Apesar de uma “formação” não-convencional e de uma trajetória pós-graduada não-convencional, também acredita o candidato ter conseguido acumular um mínimo de “capital cultural” para lidar com o ensino e pesquisa acadêmicos e manter uma atividade extra-acadêmica dirigida aos trabalhadores através de uma coluna sindical na imprensa diária paulista.

Minha biografia começa no interior do Estado do Rio Grande do Sul, onde meus avós aportaram na qualidade de camponeses pequenos proprietários, fugindo dosprogroms, cultivando como unidade familiar uma agricultura de subsistência onde o excedente era vendido no mercado, em Erebango, que depois tornou-se Erexim e, finalmente, Getúlio Vargas.
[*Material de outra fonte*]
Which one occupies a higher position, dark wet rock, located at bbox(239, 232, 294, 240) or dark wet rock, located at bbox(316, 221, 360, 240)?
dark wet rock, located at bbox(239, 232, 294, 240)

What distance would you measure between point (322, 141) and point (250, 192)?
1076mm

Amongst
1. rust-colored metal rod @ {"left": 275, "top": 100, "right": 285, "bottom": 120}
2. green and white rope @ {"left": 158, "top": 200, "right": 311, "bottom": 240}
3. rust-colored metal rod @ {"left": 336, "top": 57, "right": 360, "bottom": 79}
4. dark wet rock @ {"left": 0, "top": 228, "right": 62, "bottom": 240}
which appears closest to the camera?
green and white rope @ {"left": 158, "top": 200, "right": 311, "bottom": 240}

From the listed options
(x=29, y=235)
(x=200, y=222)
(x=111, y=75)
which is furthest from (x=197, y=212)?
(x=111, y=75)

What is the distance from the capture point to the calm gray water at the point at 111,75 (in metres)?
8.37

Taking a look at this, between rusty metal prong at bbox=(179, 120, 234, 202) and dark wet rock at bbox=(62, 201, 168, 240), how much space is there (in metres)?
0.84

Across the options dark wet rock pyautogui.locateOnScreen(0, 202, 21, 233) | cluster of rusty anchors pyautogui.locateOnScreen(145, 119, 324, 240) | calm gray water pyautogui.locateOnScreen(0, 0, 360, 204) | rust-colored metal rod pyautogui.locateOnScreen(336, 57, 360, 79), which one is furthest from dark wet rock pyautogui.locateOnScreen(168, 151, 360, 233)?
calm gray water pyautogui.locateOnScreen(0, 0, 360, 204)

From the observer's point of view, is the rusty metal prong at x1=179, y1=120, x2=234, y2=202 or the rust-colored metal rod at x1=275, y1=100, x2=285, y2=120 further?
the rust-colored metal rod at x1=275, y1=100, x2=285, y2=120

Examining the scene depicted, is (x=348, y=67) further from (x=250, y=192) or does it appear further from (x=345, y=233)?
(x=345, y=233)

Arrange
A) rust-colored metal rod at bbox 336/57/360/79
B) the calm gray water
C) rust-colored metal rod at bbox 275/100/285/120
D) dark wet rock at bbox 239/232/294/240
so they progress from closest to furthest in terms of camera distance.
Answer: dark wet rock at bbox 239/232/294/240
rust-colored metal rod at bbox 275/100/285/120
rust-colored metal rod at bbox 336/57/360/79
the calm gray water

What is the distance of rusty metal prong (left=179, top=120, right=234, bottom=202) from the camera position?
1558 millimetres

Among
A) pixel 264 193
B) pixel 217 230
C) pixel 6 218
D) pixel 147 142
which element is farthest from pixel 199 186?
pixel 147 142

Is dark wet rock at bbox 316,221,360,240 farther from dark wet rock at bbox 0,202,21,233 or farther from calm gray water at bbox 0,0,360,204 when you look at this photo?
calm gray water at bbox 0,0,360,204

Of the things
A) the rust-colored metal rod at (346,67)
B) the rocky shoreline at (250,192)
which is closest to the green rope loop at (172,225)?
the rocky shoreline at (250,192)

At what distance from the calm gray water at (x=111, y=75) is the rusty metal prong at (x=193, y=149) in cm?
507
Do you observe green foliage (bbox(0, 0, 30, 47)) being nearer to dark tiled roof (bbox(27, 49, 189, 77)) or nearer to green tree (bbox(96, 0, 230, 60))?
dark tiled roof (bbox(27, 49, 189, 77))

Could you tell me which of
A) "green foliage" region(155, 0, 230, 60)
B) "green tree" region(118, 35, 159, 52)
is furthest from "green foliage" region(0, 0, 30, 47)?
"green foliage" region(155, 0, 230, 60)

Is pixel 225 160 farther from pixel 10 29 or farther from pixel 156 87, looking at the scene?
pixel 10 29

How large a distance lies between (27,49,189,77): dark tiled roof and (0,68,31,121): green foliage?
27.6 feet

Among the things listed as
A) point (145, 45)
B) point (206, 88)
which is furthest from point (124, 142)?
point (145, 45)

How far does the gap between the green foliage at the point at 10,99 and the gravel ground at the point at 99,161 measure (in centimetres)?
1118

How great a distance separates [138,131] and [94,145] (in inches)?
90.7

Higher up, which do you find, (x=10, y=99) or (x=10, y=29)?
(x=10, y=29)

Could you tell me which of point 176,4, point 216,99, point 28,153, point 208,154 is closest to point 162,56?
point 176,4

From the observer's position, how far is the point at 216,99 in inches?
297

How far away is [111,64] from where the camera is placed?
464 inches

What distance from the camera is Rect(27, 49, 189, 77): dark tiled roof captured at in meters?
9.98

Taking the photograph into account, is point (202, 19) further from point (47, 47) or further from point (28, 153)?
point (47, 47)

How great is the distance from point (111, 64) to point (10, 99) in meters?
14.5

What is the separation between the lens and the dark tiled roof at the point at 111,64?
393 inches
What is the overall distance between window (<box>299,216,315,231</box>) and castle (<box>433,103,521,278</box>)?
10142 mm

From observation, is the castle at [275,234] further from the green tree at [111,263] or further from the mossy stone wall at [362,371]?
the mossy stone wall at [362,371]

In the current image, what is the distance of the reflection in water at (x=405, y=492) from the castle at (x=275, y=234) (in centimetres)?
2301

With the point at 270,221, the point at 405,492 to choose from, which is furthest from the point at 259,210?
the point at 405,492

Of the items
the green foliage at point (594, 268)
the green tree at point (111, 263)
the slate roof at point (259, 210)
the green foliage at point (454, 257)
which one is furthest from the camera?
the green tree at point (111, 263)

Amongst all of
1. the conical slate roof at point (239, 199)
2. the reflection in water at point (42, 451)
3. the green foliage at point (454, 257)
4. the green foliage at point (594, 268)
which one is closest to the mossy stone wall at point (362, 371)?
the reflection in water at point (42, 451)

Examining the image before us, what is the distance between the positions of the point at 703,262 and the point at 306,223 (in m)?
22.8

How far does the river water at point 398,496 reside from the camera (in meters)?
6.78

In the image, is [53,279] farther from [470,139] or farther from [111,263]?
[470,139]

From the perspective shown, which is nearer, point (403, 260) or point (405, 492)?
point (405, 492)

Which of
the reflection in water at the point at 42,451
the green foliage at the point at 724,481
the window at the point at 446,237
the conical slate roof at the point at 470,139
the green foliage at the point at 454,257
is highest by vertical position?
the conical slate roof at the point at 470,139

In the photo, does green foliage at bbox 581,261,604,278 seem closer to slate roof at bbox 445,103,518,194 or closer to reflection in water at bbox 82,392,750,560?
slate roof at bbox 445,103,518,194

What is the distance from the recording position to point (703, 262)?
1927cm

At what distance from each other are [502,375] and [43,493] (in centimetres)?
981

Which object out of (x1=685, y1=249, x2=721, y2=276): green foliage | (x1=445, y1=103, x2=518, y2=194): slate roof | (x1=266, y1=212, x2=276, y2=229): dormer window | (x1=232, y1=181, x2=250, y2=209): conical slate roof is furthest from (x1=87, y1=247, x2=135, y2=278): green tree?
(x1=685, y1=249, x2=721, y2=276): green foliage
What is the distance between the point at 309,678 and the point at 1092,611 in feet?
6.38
A emigração de meus avós ao Brasil se deu através de um projeto de colonização judaica no Rio Grande do Sul, que tinha o financiamento da Cia. Judaica de Colonização, fundada pelo barão Hirsch, no início do século.

A colonização judaica no Rio Grande do Sul partia de Erebango, espraiara-se para Philipson e Quatro Irmão, regiões localizadas no Alto Uruguai, próximos a Marcelino Ramos, cidade fronteiriça com o Estado de Santa Catarina.

Lembro-me do quadro rural de Erebango, onde meus avós assentaram nos campos, cobertos de neve durante o inverno, do cultivo da terra e da extração da madeira, de sol a sol. Pela manhã era acordado pelo meu avô, com a pergunta: o Messias já chegou?

Ele era um camponês profundamente religioso, tolstoiano, que esperava diariamente a chegada do Messias, como é comum em camponeses, pequenos proprietários em processo de proletarização. Essas camadas adotam o quilialismo utópico, como demonstrava Weber nos seus estudos sobre a religiosidade camponesa.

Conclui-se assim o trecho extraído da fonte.